Saved entries

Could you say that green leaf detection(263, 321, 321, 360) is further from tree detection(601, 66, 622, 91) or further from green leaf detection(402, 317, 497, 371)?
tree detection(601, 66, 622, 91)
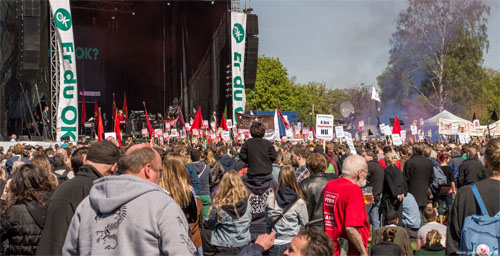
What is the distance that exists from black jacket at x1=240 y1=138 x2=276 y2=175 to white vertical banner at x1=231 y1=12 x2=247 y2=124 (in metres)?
19.1

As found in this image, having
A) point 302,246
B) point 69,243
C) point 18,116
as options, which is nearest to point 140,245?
point 69,243

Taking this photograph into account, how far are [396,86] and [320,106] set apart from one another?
3176 cm

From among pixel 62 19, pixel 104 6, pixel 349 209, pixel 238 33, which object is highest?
pixel 104 6

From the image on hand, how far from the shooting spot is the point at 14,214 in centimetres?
460

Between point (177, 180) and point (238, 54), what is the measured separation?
74.1ft

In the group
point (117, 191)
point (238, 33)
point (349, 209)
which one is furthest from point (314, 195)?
point (238, 33)

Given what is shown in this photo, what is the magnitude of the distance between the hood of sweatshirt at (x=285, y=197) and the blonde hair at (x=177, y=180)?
1.11 metres

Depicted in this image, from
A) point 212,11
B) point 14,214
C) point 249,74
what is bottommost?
point 14,214

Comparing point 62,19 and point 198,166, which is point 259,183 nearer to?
point 198,166

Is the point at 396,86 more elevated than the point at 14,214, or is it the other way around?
the point at 396,86

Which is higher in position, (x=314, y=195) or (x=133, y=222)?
(x=133, y=222)

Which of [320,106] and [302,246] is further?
[320,106]

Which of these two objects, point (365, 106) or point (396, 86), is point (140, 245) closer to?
point (396, 86)

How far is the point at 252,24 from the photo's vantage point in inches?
1128
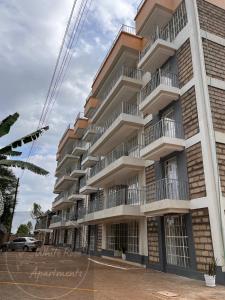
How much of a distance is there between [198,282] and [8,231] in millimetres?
31444

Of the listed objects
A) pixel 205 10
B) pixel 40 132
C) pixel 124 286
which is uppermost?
pixel 205 10

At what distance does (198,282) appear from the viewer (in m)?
10.7

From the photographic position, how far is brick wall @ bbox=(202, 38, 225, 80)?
533 inches

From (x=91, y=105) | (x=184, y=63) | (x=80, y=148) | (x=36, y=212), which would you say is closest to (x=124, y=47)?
(x=184, y=63)

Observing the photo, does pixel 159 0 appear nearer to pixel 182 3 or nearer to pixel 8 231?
pixel 182 3

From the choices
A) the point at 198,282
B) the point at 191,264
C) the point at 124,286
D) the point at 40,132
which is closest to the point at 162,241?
the point at 191,264

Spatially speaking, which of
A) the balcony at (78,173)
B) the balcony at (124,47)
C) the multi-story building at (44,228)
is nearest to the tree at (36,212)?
the multi-story building at (44,228)

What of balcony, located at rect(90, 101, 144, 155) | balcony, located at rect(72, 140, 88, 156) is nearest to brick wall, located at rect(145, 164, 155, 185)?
balcony, located at rect(90, 101, 144, 155)

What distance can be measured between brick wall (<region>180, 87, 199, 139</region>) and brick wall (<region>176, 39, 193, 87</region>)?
0.85 metres

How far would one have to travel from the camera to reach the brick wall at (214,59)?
13547 mm

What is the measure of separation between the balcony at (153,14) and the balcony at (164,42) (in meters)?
0.33

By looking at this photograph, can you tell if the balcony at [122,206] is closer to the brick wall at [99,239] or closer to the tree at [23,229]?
the brick wall at [99,239]

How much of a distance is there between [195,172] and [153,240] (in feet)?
16.5

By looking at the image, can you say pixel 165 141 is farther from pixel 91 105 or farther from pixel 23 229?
pixel 23 229
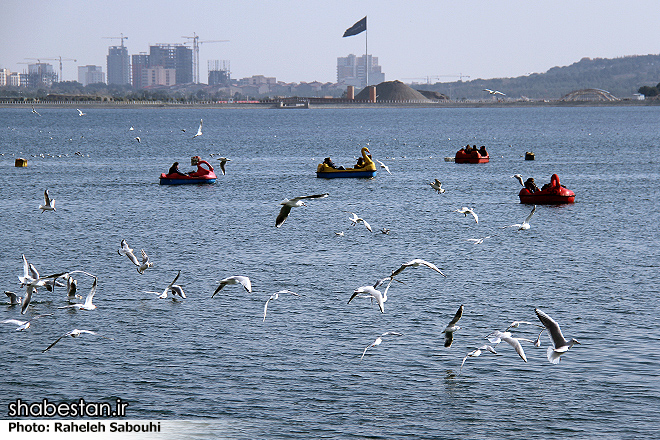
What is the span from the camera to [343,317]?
87.1ft

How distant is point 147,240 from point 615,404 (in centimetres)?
2768

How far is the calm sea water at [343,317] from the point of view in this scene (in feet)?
63.5

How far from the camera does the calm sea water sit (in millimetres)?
19344

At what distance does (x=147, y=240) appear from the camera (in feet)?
136

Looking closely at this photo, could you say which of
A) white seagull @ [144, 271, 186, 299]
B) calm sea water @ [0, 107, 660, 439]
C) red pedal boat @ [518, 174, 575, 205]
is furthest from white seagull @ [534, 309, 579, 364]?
red pedal boat @ [518, 174, 575, 205]

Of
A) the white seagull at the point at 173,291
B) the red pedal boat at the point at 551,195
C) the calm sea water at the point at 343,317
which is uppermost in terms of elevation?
the red pedal boat at the point at 551,195

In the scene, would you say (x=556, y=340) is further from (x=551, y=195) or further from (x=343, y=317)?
(x=551, y=195)

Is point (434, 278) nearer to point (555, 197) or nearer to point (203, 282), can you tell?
point (203, 282)

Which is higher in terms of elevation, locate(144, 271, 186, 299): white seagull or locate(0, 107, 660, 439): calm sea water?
locate(144, 271, 186, 299): white seagull

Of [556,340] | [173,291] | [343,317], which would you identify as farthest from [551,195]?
[556,340]

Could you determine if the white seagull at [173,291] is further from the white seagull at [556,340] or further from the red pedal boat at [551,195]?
the red pedal boat at [551,195]

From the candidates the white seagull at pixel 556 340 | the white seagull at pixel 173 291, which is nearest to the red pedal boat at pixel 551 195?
the white seagull at pixel 173 291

GIVEN TASK
Repeat the material exactly as it reads, without any of its pictures.

FINAL RESULT
Could you say that green leaf detection(263, 321, 321, 360) is further from tree detection(601, 66, 622, 91) or further from green leaf detection(402, 317, 497, 371)?
tree detection(601, 66, 622, 91)
What is the distance that exists from black jacket at x1=240 y1=138 x2=276 y2=175 to white vertical banner at x1=231 y1=12 x2=247 y2=124 (in metres)?
19.1

As found in this image, having
A) point 302,246
B) point 69,243
C) point 18,116
as options, which is nearest to point 140,245?
point 69,243

Taking this photograph into account, how far are [396,86] and [320,106] set apart from one another?
3176 cm

From among pixel 62 19, pixel 104 6, pixel 349 209, pixel 238 33, which object is highest?
pixel 104 6

From the image on hand, how far from the shooting spot is the point at 14,214 in centimetres?
460

Between point (177, 180) and point (238, 54), what is the measured separation?
74.1ft

In the group
point (117, 191)
point (238, 33)
point (349, 209)
which one is furthest from point (314, 195)?
point (238, 33)

Given what is shown in this photo, what is the magnitude of the distance between the hood of sweatshirt at (x=285, y=197) and the blonde hair at (x=177, y=180)?
1.11 metres

Depicted in this image, from
A) point 212,11
B) point 14,214
C) point 249,74
what is bottommost?
point 14,214

Comparing point 62,19 and point 198,166, which is point 259,183 nearer to?
point 198,166

Is the point at 396,86 more elevated than the point at 14,214, or is it the other way around?
the point at 396,86

Which is higher in position, (x=314, y=195) or (x=133, y=222)?
(x=133, y=222)

Which of [320,106] and [302,246] is further?
[320,106]

Which of these two objects, point (365, 106) or point (396, 86), is point (140, 245) closer to?
point (396, 86)

How far is the point at 252,24 from the photo's vantage point in inches?
1128
How much of a distance is there between [198,282] and [8,231] in millimetres?
31444

Of the listed objects
A) pixel 205 10
B) pixel 40 132
C) pixel 124 286
which is uppermost?
pixel 205 10

At what distance does (198,282) appear from the viewer (in m)?
10.7

From the photographic position, how far is brick wall @ bbox=(202, 38, 225, 80)?
533 inches

From (x=91, y=105) | (x=184, y=63) | (x=80, y=148) | (x=36, y=212), which would you say is closest to (x=124, y=47)?
(x=184, y=63)

Observing the photo, does pixel 159 0 appear nearer to pixel 182 3 or nearer to pixel 8 231?
pixel 182 3

From the choices
A) the point at 198,282
B) the point at 191,264
C) the point at 124,286
D) the point at 40,132
which is closest to the point at 162,241?
the point at 191,264

Spatially speaking, which of
A) the balcony at (78,173)
B) the balcony at (124,47)
C) the multi-story building at (44,228)
is nearest to the tree at (36,212)?
the multi-story building at (44,228)

What of balcony, located at rect(90, 101, 144, 155) | balcony, located at rect(72, 140, 88, 156) is nearest to brick wall, located at rect(145, 164, 155, 185)?
balcony, located at rect(90, 101, 144, 155)

What distance can be measured between brick wall (<region>180, 87, 199, 139</region>) and brick wall (<region>176, 39, 193, 87</region>)?
0.85 metres

How far would one have to travel from the camera to reach the brick wall at (214,59)?
13547 mm

What is the measure of separation between the balcony at (153,14) and the balcony at (164,42) (in meters)?
0.33

By looking at this photograph, can you tell if the balcony at [122,206] is closer to the brick wall at [99,239] or closer to the tree at [23,229]?
the brick wall at [99,239]

How much of a distance is there between [195,172] and [153,240] (in feet)?
16.5

By looking at the image, can you say pixel 165 141 is farther from pixel 91 105 or farther from pixel 23 229?
pixel 23 229
What is the span from the camera to [343,317]?
87.1ft

How distant is point 147,240 from point 615,404 (in centimetres)?
2768

How far is the calm sea water at [343,317] from the point of view in this scene (in feet)?
63.5

How far from the camera does the calm sea water sit (in millimetres)?
19344

At what distance does (x=147, y=240) appear from the camera (in feet)?
136

Looking closely at this photo, could you say which of
A) white seagull @ [144, 271, 186, 299]
B) calm sea water @ [0, 107, 660, 439]
C) red pedal boat @ [518, 174, 575, 205]
is furthest from white seagull @ [534, 309, 579, 364]?
red pedal boat @ [518, 174, 575, 205]

Of
A) the white seagull at the point at 173,291
B) the red pedal boat at the point at 551,195
C) the calm sea water at the point at 343,317
which is uppermost in terms of elevation?
the red pedal boat at the point at 551,195

In the scene, would you say (x=556, y=340) is further from (x=551, y=195) or further from (x=343, y=317)?
(x=551, y=195)

Is point (434, 278) nearer to point (555, 197) or nearer to point (203, 282), can you tell?
point (203, 282)

Which is higher in terms of elevation, locate(144, 271, 186, 299): white seagull or locate(0, 107, 660, 439): calm sea water?
locate(144, 271, 186, 299): white seagull

Of [556,340] | [173,291] | [343,317], which would you identify as farthest from [551,195]?
[556,340]

Could you determine if the white seagull at [173,291] is further from the white seagull at [556,340] or further from the red pedal boat at [551,195]?
the red pedal boat at [551,195]

From the candidates the white seagull at pixel 556 340 | the white seagull at pixel 173 291, which is nearest to the red pedal boat at pixel 551 195?
the white seagull at pixel 173 291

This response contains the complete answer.